Federal Rule of Civil Procedure 56 instructs that summary judgment is proper if the record discloses no genuine issue as to any material fact and that the moving party is entitled to judgment as a matter of law. No genuine issue of fact exists if the record, taken as a whole could not lead a rational trier of fact to find for the nonmoving party. See Matsushita Elec. Indus. Co. v. Zenith Radio., 475 U.S. 574, 587, 106 S.Ct. 1348, 1356, 89 L.Ed.2d 538 (1986). A genuine issue of fact exists only "if the evidence is such that a reasonable jury could return a verdict for the nonmoving party." Anderson v. Liberty Lobby, Inc., 477 U.S. 242, 248, 106 S.Ct. 2505, 2510, 91 L.Ed.2d 202 (1986). The mere argued existence of a factual dispute does not defeat an otherwise properly supported motion. See id. Therefore, "if the evidence is merely colorable, or is not significantly probative," then summary judgment is appropriate. Id. at 249-50, 106 S.Ct. at 2511 (citations omitted).

A.

The standards for summary judgment are not the only ones having an impact on this case.1 The plaintiffs in this action are challenging the decisions of an administrative agency of the United States government. This Court's scope of review under the Administrative Procedure Act, 5 U.S.C. § 551 et seq, of an administrative agency's decision is very narrow indeed. That decision, in fact, must be sustained unless the Court finds that it is "arbitrary, capricious, an abuse of discretion, or otherwise not in accordance with law." 5 U.S.C. § 706(2)(A). See Department of Banking and Consumer Finance v. Clarke, 809 F.2d 266, 271 (5 Cir.1987), citing Camp v. Pitts, 411 U.S. 138, 93 S.Ct. 1241, 36 L.Ed.2d 106 (1973).

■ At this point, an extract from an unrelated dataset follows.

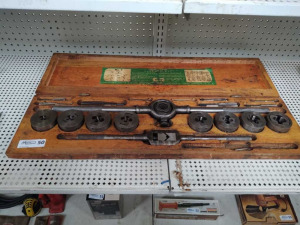 VINTAGE LITTLE GIANT TAP & DIE SET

Inherent in the standard is a high degree of deference to the agency's decision, bordering on a presumption that the action taken is valid. See Citizens to Preserve Overton Park v. Volpe, 401 U.S. 402, 415, 91 S.Ct. 814, 823, 28 L.Ed.2d 136 (1971); American Financial Services v. F.T.C., 767 F.2d 957, 985 (D.C.Cir.1985). When reviewing an agency's decision, the Court may neither substitute its judgment for that of the agency, Overton Park, 401 U.S. at 416, 91 S.Ct. at 824, nor "weigh alternatives available to an agency and then determine which is more reasonable." Soler v. G. & U., Inc., 833 F.2d 1104, 1107 (2 Cir.1987) cert. denied, 488 U.S. 832, 109 S.Ct. 88, 102 L.Ed.2d 64 (1988). In fact, even if this Court disagrees with the agency's decision, the judicial role is relegated to affirming the agency's decision so long as a rational basis is presented for the decision reached. See United Neighbors Civic Ass'n of Jamaica v. Pierce, 563 F.Supp. 200, 205 (E.D.N.Y. 1983) citing Bowman Transportation, Inc. v. Arkansas-Best Freight System, Inc., 419 U.S. 281, 290, 95 S.Ct. 438, 444, 42 L.Ed.2d 447 (1974). And so, in this setting, summary judgment criteria are informed by these clear instructions regarding review of agency actions.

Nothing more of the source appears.